I think that this thread is turning into a moral argument instead of focussing on HR. Sure, you can say that there is little to no risk involved, or that there is a risk - it's a little like looking at the problem from the opposing binaries of the idea/event. I personally don't have an opinion on this at all. I do, however, find it interesting that otherwise intelligent people here are willing to suggest that their moral stance is somehow more pertinent than those of others. Morality (something completely subjective) is what this issue comes down to here.

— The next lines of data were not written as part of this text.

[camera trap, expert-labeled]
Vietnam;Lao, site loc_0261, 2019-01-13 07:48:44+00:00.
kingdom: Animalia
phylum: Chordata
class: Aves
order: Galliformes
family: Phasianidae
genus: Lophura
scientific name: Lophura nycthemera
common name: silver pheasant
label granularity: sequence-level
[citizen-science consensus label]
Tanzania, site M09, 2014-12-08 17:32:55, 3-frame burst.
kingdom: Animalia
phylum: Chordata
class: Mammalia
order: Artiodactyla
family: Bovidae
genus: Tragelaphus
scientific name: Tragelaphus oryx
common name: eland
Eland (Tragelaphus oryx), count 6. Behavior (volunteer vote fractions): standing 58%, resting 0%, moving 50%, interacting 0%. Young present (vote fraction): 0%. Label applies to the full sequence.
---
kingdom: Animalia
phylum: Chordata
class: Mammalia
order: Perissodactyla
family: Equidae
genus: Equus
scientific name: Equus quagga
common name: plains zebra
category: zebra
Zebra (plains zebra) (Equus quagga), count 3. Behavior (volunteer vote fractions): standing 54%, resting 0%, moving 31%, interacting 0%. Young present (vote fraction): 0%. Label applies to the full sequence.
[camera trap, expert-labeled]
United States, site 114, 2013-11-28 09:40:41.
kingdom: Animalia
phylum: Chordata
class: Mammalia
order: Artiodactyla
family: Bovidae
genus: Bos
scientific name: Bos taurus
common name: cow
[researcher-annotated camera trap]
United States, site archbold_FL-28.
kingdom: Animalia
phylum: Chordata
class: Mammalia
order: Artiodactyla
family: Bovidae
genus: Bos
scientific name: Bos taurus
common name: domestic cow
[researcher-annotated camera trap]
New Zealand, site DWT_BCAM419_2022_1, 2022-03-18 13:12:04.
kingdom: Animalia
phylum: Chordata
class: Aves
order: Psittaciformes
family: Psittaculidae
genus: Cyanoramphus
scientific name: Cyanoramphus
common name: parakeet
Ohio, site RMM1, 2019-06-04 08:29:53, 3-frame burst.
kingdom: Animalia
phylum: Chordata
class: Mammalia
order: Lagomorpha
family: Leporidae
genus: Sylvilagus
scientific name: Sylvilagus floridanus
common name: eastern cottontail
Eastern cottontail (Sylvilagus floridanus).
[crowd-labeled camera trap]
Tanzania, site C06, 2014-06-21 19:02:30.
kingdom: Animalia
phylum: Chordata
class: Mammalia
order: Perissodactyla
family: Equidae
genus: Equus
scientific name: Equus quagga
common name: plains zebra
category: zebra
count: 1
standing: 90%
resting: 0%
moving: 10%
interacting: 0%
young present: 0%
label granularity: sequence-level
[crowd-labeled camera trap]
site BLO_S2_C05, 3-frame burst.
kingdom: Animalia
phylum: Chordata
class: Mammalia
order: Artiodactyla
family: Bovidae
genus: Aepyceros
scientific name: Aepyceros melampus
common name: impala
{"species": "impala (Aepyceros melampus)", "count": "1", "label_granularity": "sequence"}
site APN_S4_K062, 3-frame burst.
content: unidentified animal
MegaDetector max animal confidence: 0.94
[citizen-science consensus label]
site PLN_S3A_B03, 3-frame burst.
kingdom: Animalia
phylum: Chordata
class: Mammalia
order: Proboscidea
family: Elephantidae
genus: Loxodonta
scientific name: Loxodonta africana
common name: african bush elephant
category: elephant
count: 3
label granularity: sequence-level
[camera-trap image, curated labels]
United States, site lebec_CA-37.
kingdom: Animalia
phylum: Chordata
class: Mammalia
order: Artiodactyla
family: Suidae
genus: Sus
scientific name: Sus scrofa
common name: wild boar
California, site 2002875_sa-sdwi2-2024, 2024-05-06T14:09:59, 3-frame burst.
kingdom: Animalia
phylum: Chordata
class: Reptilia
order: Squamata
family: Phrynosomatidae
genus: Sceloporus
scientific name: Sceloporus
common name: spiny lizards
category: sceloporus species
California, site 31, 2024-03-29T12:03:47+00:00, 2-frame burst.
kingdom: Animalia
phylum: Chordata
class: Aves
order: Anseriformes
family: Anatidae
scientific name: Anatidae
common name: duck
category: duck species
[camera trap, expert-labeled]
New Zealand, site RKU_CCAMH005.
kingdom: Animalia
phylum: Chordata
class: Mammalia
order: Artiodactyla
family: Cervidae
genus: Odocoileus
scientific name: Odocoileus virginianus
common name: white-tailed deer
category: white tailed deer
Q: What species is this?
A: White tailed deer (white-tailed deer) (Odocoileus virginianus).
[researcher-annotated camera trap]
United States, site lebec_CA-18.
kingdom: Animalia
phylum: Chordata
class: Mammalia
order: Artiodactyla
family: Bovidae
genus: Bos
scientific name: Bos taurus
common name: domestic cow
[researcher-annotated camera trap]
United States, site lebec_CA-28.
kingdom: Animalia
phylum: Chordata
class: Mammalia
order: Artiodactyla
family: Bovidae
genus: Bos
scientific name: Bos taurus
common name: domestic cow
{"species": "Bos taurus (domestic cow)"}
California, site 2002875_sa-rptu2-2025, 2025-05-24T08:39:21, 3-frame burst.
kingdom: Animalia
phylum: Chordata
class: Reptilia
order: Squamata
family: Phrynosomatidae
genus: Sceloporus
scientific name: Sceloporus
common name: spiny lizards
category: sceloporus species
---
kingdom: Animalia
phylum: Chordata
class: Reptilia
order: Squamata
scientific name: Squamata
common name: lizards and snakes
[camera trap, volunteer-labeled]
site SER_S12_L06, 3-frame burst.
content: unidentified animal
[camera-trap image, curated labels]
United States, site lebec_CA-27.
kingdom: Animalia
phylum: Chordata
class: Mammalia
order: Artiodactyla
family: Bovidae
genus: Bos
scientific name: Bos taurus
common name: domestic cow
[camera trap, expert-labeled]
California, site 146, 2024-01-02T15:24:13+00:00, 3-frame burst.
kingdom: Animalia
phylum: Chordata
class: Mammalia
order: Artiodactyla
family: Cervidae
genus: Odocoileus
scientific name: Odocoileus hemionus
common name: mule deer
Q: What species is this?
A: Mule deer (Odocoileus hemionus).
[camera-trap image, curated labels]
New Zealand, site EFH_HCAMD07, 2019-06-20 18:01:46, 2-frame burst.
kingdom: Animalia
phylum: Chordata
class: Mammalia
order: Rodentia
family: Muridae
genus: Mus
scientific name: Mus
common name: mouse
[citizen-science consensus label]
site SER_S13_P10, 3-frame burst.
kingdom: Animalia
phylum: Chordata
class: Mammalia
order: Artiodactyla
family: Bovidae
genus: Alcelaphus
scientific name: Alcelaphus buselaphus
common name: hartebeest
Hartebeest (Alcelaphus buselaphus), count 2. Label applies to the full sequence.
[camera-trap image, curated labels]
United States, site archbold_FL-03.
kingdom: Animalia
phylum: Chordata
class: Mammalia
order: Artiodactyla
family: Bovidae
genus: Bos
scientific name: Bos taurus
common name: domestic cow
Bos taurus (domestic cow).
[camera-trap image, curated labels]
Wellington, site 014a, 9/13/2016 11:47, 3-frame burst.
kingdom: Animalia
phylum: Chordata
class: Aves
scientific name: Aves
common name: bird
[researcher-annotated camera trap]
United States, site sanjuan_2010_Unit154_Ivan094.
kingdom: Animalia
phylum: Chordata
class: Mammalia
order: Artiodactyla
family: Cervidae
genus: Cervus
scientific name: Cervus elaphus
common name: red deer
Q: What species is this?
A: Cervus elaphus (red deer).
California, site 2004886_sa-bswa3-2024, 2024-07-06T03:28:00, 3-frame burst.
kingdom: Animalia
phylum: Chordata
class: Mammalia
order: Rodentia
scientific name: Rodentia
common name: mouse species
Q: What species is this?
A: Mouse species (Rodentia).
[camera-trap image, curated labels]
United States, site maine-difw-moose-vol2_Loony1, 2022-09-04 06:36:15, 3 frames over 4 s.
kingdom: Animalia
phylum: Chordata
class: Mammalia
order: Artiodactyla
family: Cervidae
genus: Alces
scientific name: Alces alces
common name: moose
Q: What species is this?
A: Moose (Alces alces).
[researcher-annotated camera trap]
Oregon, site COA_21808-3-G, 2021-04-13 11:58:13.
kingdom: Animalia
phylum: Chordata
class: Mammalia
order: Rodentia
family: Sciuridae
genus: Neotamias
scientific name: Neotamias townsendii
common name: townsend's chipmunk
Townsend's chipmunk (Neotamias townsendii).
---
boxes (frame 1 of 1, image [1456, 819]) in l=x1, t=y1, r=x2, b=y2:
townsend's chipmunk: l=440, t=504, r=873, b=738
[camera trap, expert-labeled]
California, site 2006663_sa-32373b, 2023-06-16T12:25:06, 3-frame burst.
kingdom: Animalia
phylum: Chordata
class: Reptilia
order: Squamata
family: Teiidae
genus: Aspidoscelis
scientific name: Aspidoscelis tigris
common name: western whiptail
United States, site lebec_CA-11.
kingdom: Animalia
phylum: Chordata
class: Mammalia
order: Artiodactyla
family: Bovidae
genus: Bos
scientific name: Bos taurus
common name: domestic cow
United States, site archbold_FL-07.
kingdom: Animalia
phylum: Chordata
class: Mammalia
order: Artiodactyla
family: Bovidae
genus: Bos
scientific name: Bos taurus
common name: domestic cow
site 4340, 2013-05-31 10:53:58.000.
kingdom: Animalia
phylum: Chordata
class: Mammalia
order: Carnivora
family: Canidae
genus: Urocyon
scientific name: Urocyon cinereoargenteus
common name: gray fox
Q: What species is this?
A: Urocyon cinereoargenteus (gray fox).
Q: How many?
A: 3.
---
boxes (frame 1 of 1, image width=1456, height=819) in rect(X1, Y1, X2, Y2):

I also believe that the examples of giving friends mouth-to-mouth during an overdose are completely different situations than assisting some random person on the street. I haven't found myself in the "random OD" situation, so I don't know how I would react. If it were someone that I were close to - be it drug user or not - I would definitely help them. I know this might sound harsh, but I don't see myself as someone that NEEDS to save people's lives - especially if I have no emotional attachment to them. Call me a cunt if you want to, but an OD (which I have personally experienced from a cocktail of substances) is a stupid situation to find oneself in, and unless the drug(s) has been administered by another person, it is the fault of the user. Education (ie. Harm Reduction) is the key here.

What's with the bickering? It doesn't serve any purpose whatsoever. In the end, the man from the article obviously ended up helping the woman when he didn't NEED to. The interesting thing is that his apprehension and final actions are both warranted depending on personal opinion. He decided to do what he thought to be right (assisting the woman) even when he was afraid of possible repercussions.